Task to carry out:
Could you retype all of the entries below word for word?

Given data:
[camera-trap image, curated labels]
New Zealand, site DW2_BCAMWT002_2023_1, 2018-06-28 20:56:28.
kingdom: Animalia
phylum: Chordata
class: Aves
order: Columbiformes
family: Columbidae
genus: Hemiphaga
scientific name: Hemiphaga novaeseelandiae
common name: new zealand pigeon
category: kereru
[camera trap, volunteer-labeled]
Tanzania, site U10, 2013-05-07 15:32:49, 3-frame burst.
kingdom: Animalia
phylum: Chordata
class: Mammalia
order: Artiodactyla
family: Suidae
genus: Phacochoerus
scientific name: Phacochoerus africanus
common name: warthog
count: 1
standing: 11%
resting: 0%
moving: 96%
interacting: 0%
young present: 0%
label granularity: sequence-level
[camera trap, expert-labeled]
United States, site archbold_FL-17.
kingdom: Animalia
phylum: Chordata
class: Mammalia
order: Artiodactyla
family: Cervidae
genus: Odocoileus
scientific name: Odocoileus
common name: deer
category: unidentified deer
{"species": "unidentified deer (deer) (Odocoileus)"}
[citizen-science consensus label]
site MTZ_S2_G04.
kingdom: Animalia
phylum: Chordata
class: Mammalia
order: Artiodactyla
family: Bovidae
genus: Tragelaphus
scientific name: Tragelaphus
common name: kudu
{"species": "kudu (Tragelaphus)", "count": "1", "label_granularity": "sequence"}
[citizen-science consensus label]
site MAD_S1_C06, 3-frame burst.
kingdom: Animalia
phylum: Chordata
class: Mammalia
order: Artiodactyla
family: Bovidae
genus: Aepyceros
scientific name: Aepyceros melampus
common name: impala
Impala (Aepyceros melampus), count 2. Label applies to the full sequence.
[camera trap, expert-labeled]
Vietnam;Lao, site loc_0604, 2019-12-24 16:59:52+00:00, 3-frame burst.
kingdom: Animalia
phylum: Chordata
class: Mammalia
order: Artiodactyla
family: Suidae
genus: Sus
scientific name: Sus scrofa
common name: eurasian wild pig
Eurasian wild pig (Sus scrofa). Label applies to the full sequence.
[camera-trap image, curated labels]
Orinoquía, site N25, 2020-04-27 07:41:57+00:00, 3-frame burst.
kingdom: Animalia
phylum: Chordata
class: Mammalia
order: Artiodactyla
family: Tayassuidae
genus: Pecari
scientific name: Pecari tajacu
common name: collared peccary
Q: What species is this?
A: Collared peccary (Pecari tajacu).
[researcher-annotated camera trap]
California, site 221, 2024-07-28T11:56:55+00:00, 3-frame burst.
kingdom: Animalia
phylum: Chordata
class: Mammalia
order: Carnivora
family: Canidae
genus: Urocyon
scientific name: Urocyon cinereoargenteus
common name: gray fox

Completed task:
[camera-trap image, curated labels]
New Zealand, site DW2_BCAMWT002_2023_1, 2018-06-28 20:56:28.
kingdom: Animalia
phylum: Chordata
class: Aves
order: Columbiformes
family: Columbidae
genus: Hemiphaga
scientific name: Hemiphaga novaeseelandiae
common name: new zealand pigeon
category: kereru
[camera trap, volunteer-labeled]
Tanzania, site U10, 2013-05-07 15:32:49, 3-frame burst.
kingdom: Animalia
phylum: Chordata
class: Mammalia
order: Artiodactyla
family: Suidae
genus: Phacochoerus
scientific name: Phacochoerus africanus
common name: warthog
count: 1
standing: 11%
resting: 0%
moving: 96%
interacting: 0%
young present: 0%
label granularity: sequence-level
[camera trap, expert-labeled]
United States, site archbold_FL-17.
kingdom: Animalia
phylum: Chordata
class: Mammalia
order: Artiodactyla
family: Cervidae
genus: Odocoileus
scientific name: Odocoileus
common name: deer
category: unidentified deer
{"species": "unidentified deer (deer) (Odocoileus)"}
[citizen-science consensus label]
site MTZ_S2_G04.
kingdom: Animalia
phylum: Chordata
class: Mammalia
order: Artiodactyla
family: Bovidae
genus: Tragelaphus
scientific name: Tragelaphus
common name: kudu
{"species": "kudu (Tragelaphus)", "count": "1", "label_granularity": "sequence"}
[citizen-science consensus label]
site MAD_S1_C06, 3-frame burst.
kingdom: Animalia
phylum: Chordata
class: Mammalia
order: Artiodactyla
family: Bovidae
genus: Aepyceros
scientific name: Aepyceros melampus
common name: impala
Impala (Aepyceros melampus), count 2. Label applies to the full sequence.
[camera trap, expert-labeled]
Vietnam;Lao, site loc_0604, 2019-12-24 16:59:52+00:00, 3-frame burst.
kingdom: Animalia
phylum: Chordata
class: Mammalia
order: Artiodactyla
family: Suidae
genus: Sus
scientific name: Sus scrofa
common name: eurasian wild pig
Eurasian wild pig (Sus scrofa). Label applies to the full sequence.
[camera-trap image, curated labels]
Orinoquía, site N25, 2020-04-27 07:41:57+00:00, 3-frame burst.
kingdom: Animalia
phylum: Chordata
class: Mammalia
order: Artiodactyla
family: Tayassuidae
genus: Pecari
scientific name: Pecari tajacu
common name: collared peccary
Q: What species is this?
A: Collared peccary (Pecari tajacu).
[researcher-annotated camera trap]
California, site 221, 2024-07-28T11:56:55+00:00, 3-frame burst.
kingdom: Animalia
phylum: Chordata
class: Mammalia
order: Carnivora
family: Canidae
genus: Urocyon
scientific name: Urocyon cinereoargenteus
common name: gray fox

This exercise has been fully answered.